- _PAGE TEXT_:

□ □ □

Videos on TikTok began to go silent early last Thursday, after combative licensing negotiations broke down this week between the popular social media platform and Universal Music Group, the giant company that releases music by artists like Taylor Swift, Drake, U2 and Ariana Grande. On Tuesday, a day before its licensing contract with TikTok was set to expire, Universal,  the largest of the three major record companies  published a fiery open letter accusing TikTok of offering unsatisfactory payment for music and of allowing its platform to be ‘flooded with AI-generated recordings’ that diluted the royalty pool for real human musicians.

TikTok confirmed early Thursday that it had removed music from Universal and videos on the app began to show the effects of the broken partnership. Recordings by Universal artists were deleted from TikTok’s library and existing videos that used music from Universal’s artists had their audio muted entirely. Universal songs were also unavailable for users to add to new videos. A video posted by Kylie Jenner in September, for example, using a song by Lana Del Rey, who is signed to the Universal label was silent, with a note saying, “This sound isn’t available.” (Commenters to the video had remarked on the music). Other videos carried similar statements, including ‘Sound removed due to copyright restrictions’. When users went to the official profiles of Universal artists like Swift and Grande, who is scheduled to release a new album next month, the tabs that would normally display dozens of tracks that users could add to their own clips were either entirely bared or reduced to a handful of brief snippets.

□ □ □

- _ACTIVITY_:
Please summarize the passage above about TikTok and Universal Music Group in two sentences.

- _INFORMATION SHOWN_:
□ □ □

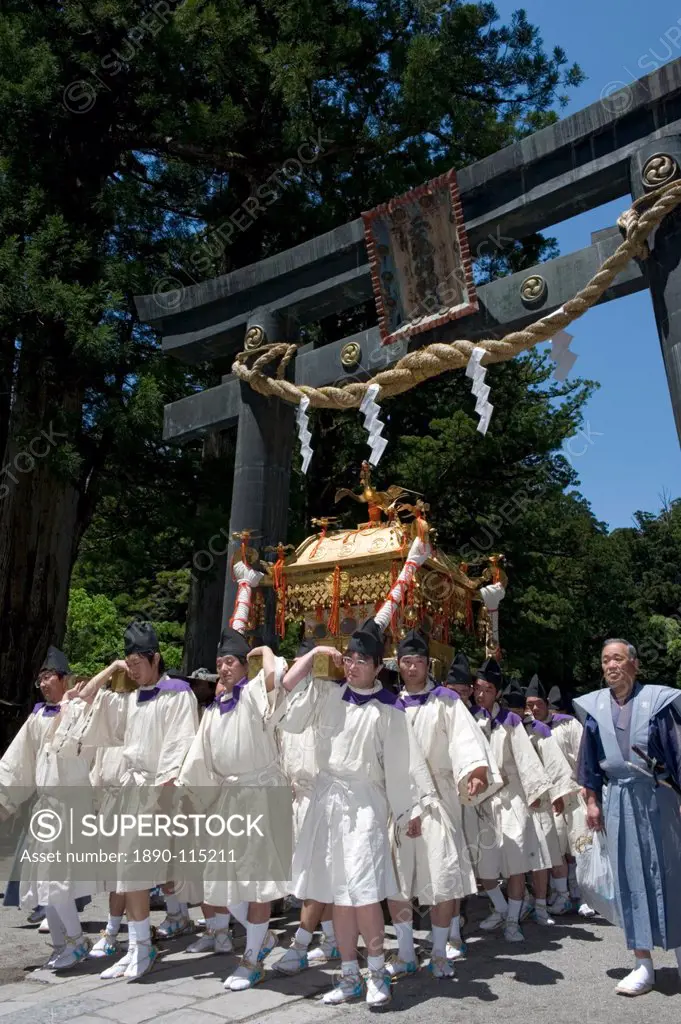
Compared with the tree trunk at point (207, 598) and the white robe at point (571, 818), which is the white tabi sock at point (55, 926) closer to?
the white robe at point (571, 818)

□ □ □

- _PROBLEM SOLUTION_:
After licensing negotiations between TikTok and Universal Music Group broke down, Universal published an open letter accusing TikTok of offering unsatisfactory payment for music and of letting AI-generated recordings dilute the royalty pool for human musicians. TikTok then confirmed it had removed Universal's music, so Universal recordings were deleted from its library, existing videos using them were muted, and the songs could no longer be added to new videos.